EIT: Lapsella ei ole ihmisoikeussopimukseen perustuvaa oikeutta saada tietää kenen lahjoittajan sukusoluja on käytetty raskauden käynnistämisessä

8.9.2023 | Oikeusuutiset

Markku Fredman

Access to information about one’s origins: the refusal to disclose information about the gamete donors to applicants who were born through artificial reproduction techniques did not breach Article 8 of the Convention

In today’s (7.9.2023) Chamber judgment in the case of Gauvin-Fournis and Silliau v. France (application no. 21424/16) the European Court of Human Rights held, by a majority, that there had been:

  • no violation of Article 8 (right to respect for private and family life) of the European Convention on Human Rights.

The case concerned the inability, alleged by the applicants, who were born in the 1980s by means of medically assisted procreation (MAP) using third-party donors, to access information concerning the respective donors. This situation had lasted until 1 September 2022, when a new legal system for obtaining access to one’s origins entered into force. It introduced a system of access to information about one’s origins for individuals who had been born prior to its entry into force; however, this was subject to the donors giving their consent.

The Court noted that the situation complained of by the applicants resulted from decisions taken by the legislature. Each bioethics law had been preceded by a public debate in the form of consultations, in order to take into consideration all points of view. In the Court’s opinion, the legislature had duly weighed up the interests and rights at stake after an informed and gradual process of reflection on the need to lift donor anonymity. Reiterating that there was no clear consensus on the issue of access to origins, merely a recent trend in favour of lifting donor anonymity, it considered that the legislature had acted within its discretion (“margin of appreciation”). The respondent State could not therefore be criticised for the pace at which the reform had been enacted or for having been slow to agree to such reform.

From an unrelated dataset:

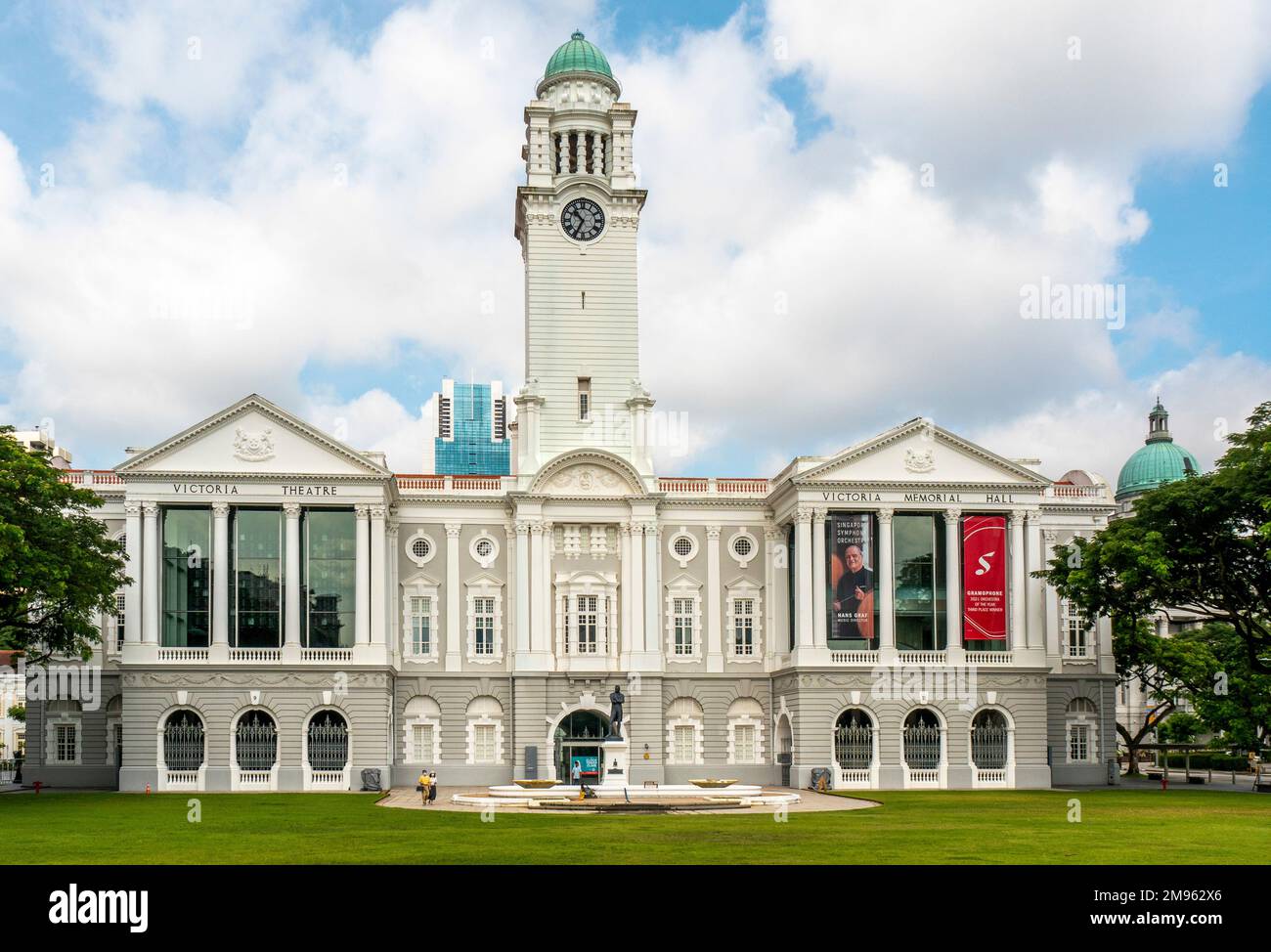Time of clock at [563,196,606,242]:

The Court considered that the respondent State had not overstepped its margin of appreciation in this area, including in its decision when enacting the Bioethics Act of 2 August 2021 (Law no. 2021- 2017) to make access to information about one’s origins for persons in the applicants’ situation subject to the condition that the third-party donor gave his or her consent.

Lastly, the Court noted that when the applications were lodged with the Court, the principle of anonymity in gamete donations had not prevented doctors from obtaining access to medical information and disclosing it to individuals born through the relevant gamete donation, where required by therapeutic necessity, including with a view to preventing the risk of consanguinity, considered by the applicants to be an infringement of their right to health. With regard to nonidentifying medical information, the Court noted that the State had struck a faire balance between the competing interests at stake.

The Court concluded that the respondent State had not breached its positive obligation to ensure effective respect for the first and second applicants’ private life.